The Red Turtle: A Studio Ghibli Co-Production

Island life is an unremittingly harsh struggle against nature in Kaneto Shindo’s black-and-white docu-tone poem The Naked Island. However, it has its charms as well as its dangers for an animated castaway, whose story is maybe not so stylistically dissimilar. It is the sort of meditative, archetypal tale we rarely see in feature animation, but Studio Ghibli is/was like no other animation production house. Just when we have resigned ourselves to their long-term, possibly permanent development hiatus, they release their first legitimate international co-production. Directed by London-based Dutch animator Michaël Dudok de Wit and crediting the great Isao Takahata as “artistic producer,” The Red Turtle (trailer here) is another masterwork from all involved, which is now playing a special one-week Oscar-qualifying run in New York and Los Angeles.

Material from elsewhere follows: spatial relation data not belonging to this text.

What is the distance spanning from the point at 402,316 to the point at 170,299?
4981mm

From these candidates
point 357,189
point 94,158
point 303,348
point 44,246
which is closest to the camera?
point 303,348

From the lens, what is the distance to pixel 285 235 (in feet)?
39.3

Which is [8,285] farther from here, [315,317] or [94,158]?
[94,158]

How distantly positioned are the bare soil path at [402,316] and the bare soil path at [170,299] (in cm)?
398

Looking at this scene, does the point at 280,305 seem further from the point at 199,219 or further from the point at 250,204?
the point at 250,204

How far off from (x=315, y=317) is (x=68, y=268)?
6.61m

There is nothing beautiful about the storm-churned waves battering the unnamed man through the sea. It is practically a miracle when he comes to on a proverbial desert island, but whenever he tries to sail away on a makeshift raft, a mysterious giant sea turtle blocks his way. Just as he starts to get rough with the beast, he notices a shy but obviously pretty woman, who is presumably a castaway herself. This changes everything.

What follows is a deceptively simple story that is deep as the ocean surrounding their idyllic isle and ultimately serves as a metaphor for absolutely everything. It is told without a word of dialogue, but there is plenty of emotional engagement. Indeed, the pay-off is achingly beautiful.

It would be unwise to reveal too much about the graceful narrative, but it should be safe to say Red Turtle probably boasts the most intense tsunami scene rendered to date in any film, of any genre. It also captures the beauty of nature and inexplicable bond human-animal bond. Dudok de Wit’s style is simpler and more evocative than the rich lushness that often distinguishes Studio Ghibli productions, but his visuals are still striking, in a way that is spare and even Spartan, yet undeniably gorgeous.

It also sounds incredible, thanks to the soaring themes of composer Laurent Perez Del Mar and the extraordinarily lifelike ambient sound (supervised by Bruno Seznec). This film should not only be a strong contender for the animated Academy Award. It truly deserves to be nominated in all the audio categories as well.

The Red Turtle is the capper on a remarkable year for animation, which included characteristically terrific GKIDS releases like Miss Hokusai, Phantom Boy, and April and the Extraordinary World, as well as Funimation really raising their game with Mamoru Hosoda’s The Boy and the Beast and the first two Project Itoh anime adaptations. Yet, arguably, it is way more commercial than even Disney or Pixar products. Frankly, the potential audience for Red Turtle is anyone who bought Life of Pi or Jonathan Livingston Seagull back in the day, but Dudok de Wit’s animation will hold up much stronger over time. Very highly recommended, The Red Turtle is now playing at the Lincoln Plaza in New York, with a return engagement already scheduled for January 20th.